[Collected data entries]
= = = =
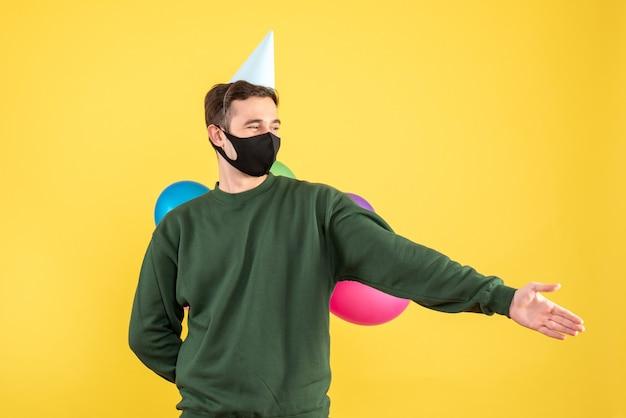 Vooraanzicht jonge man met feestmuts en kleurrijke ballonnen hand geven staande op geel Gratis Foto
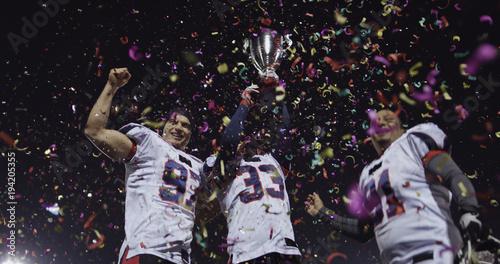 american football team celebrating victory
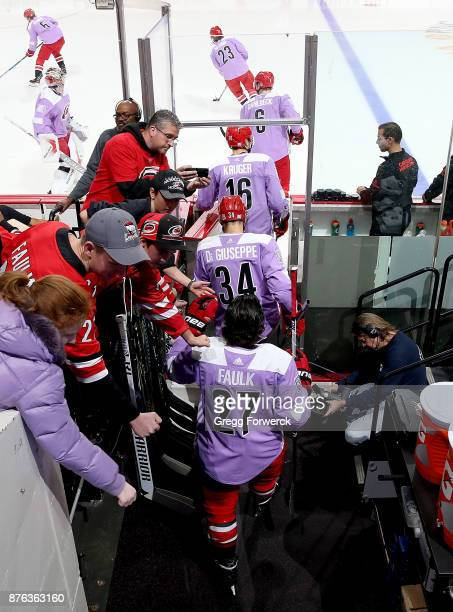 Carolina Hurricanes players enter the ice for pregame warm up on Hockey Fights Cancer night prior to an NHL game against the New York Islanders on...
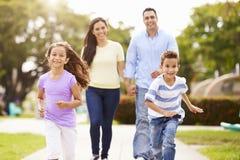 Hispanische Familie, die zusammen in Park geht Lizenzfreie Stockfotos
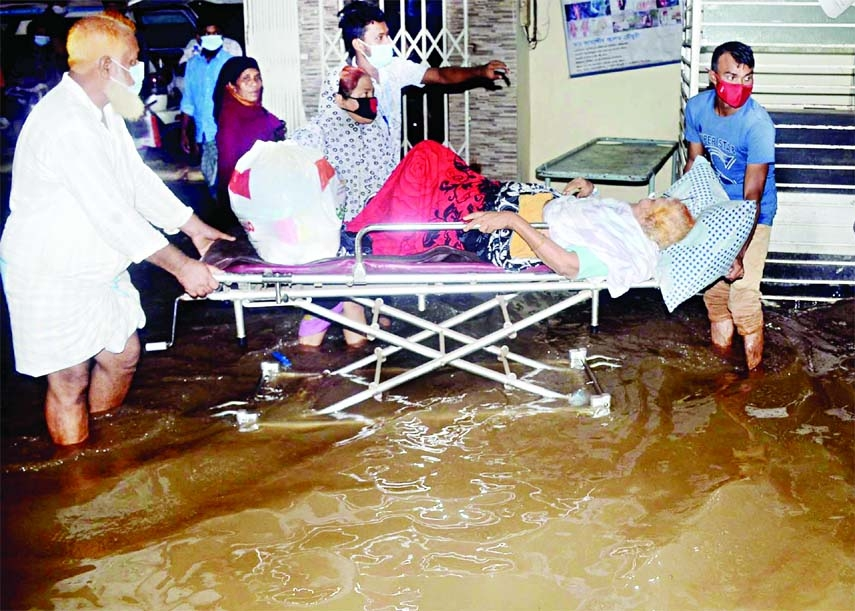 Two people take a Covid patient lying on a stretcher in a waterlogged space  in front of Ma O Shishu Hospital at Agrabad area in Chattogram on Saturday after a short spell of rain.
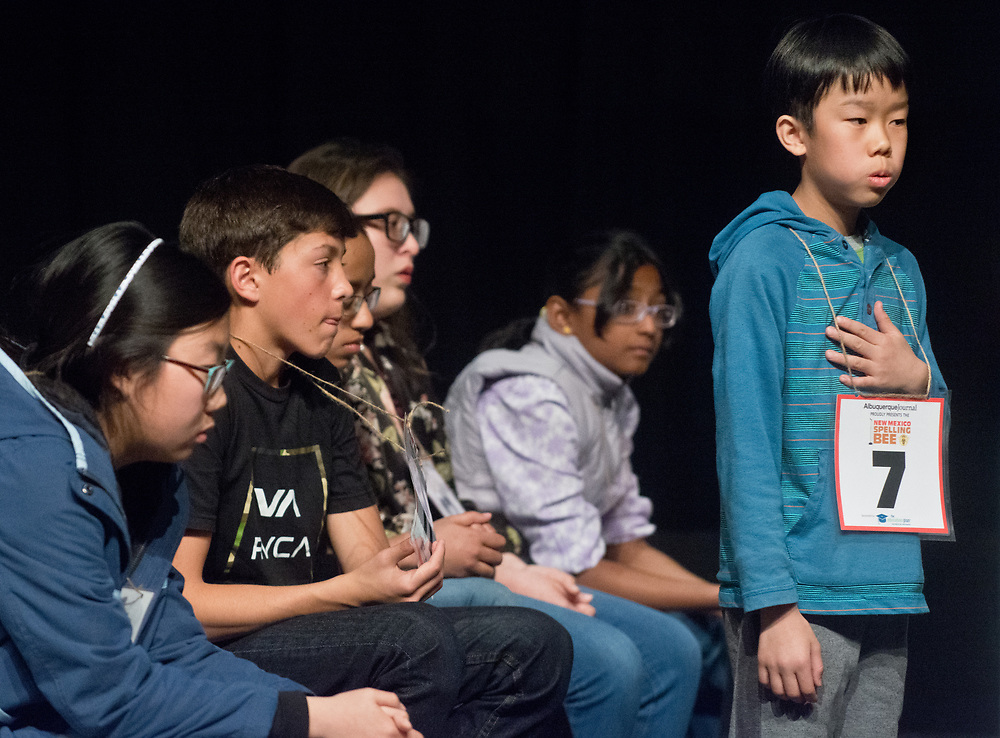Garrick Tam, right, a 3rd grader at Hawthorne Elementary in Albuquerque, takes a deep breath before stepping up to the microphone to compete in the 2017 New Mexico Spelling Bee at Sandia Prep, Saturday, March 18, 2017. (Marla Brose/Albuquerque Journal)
= = = =
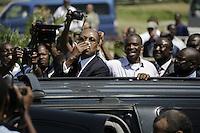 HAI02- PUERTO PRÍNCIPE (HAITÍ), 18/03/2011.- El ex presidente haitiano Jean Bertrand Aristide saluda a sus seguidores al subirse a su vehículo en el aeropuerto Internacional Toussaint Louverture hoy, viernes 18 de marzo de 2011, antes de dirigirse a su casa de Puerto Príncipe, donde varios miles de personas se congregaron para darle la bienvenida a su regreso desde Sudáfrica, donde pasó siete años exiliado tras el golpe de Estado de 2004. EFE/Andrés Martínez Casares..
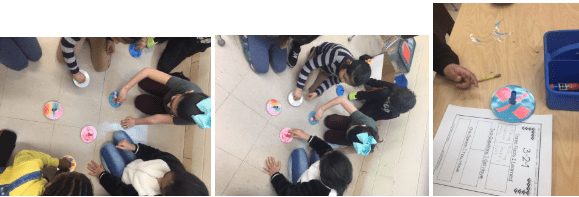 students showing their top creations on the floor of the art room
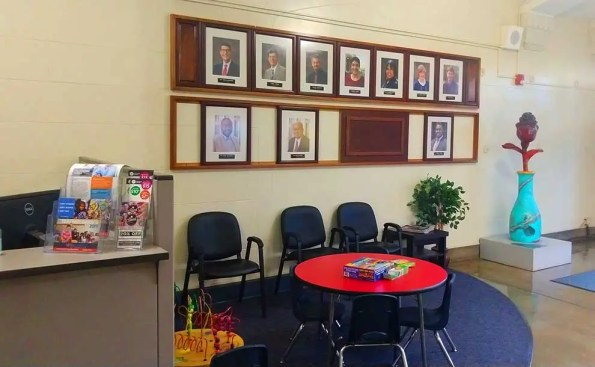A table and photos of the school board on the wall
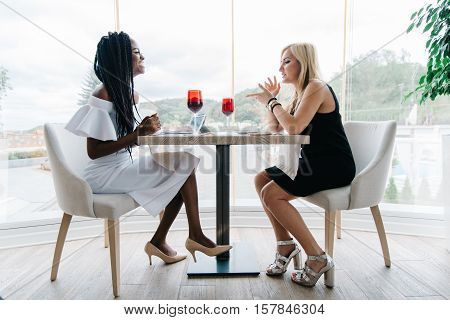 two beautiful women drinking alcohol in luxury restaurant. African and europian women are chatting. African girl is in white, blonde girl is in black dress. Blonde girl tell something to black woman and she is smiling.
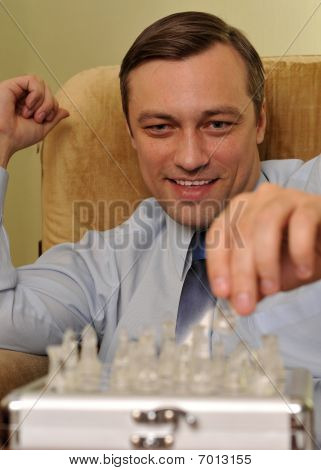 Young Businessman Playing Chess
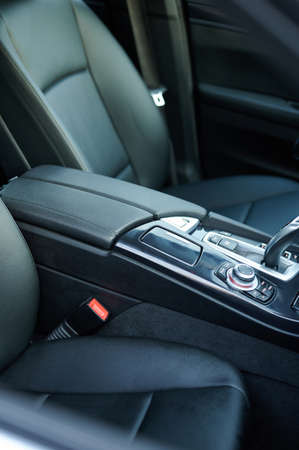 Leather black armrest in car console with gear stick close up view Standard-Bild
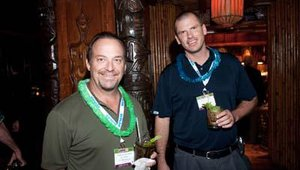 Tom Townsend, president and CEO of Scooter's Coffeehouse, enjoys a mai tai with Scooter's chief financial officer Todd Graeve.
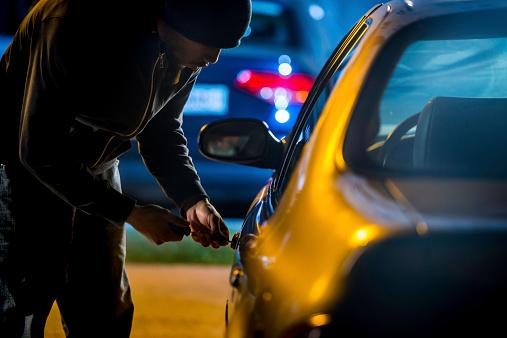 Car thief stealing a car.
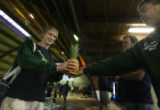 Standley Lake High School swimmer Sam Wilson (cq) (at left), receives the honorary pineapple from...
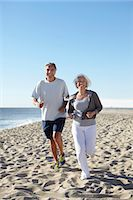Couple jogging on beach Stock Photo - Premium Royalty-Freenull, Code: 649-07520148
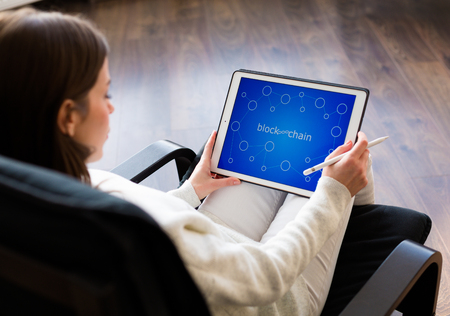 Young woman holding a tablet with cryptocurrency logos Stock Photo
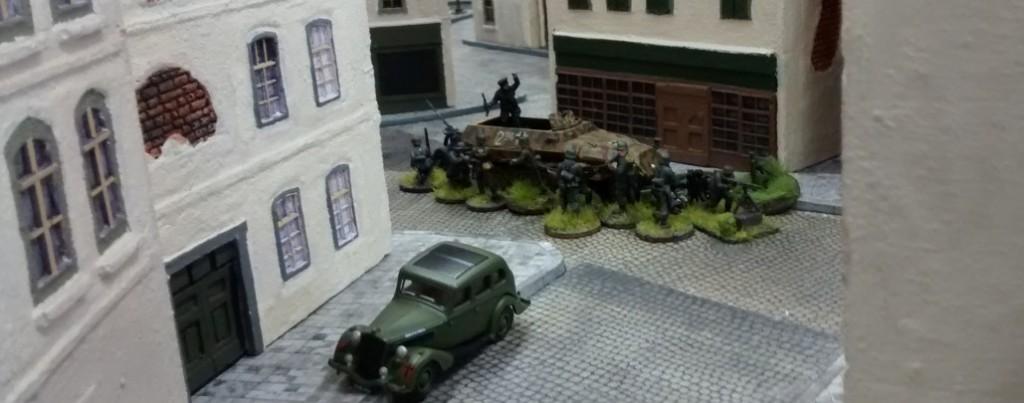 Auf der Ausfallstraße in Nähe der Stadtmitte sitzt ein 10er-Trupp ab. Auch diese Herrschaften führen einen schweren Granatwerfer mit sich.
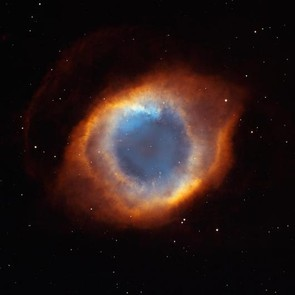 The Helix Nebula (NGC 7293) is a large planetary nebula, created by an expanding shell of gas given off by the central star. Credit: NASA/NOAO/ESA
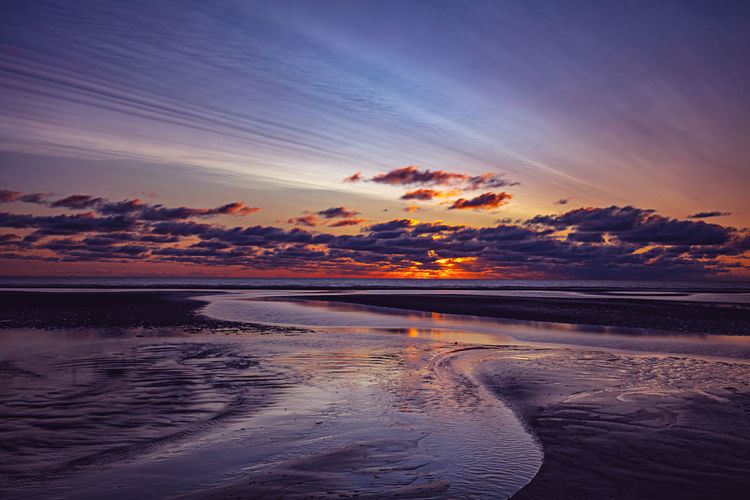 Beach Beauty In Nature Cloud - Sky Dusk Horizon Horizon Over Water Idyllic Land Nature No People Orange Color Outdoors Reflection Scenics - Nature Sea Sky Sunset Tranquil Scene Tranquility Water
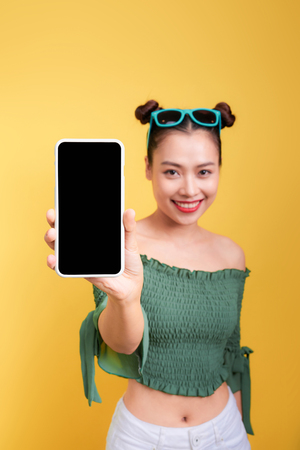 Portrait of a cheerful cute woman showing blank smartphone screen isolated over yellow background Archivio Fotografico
= = = =
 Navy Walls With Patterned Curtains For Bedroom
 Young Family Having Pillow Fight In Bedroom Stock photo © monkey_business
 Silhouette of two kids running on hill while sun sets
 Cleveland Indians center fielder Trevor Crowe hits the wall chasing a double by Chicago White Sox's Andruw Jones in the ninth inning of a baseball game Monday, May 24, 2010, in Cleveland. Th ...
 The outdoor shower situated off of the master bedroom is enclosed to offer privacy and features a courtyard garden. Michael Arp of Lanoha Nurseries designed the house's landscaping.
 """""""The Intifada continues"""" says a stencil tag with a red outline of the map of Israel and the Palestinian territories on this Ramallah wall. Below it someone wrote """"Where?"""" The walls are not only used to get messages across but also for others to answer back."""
= = = =
REQUIRED WORK: Look above for the line with "Silhouette of two"; retype exactly that line, every line after it up to the line with "says a stencil", and that line too, nothing else.

TASK ANSWER:
 Silhouette of two kids running on hill while sun sets
 Cleveland Indians center fielder Trevor Crowe hits the wall chasing a double by Chicago White Sox's Andruw Jones in the ninth inning of a baseball game Monday, May 24, 2010, in Cleveland. Th ...
 The outdoor shower situated off of the master bedroom is enclosed to offer privacy and features a courtyard garden. Michael Arp of Lanoha Nurseries designed the house's landscaping.
 """""""The Intifada continues"""" says a stencil tag with a red outline of the map of Israel and the Palestinian territories on this Ramallah wall. Below it someone wrote """"Where?"""" The walls are not only used to get messages across but also for others to answer back."""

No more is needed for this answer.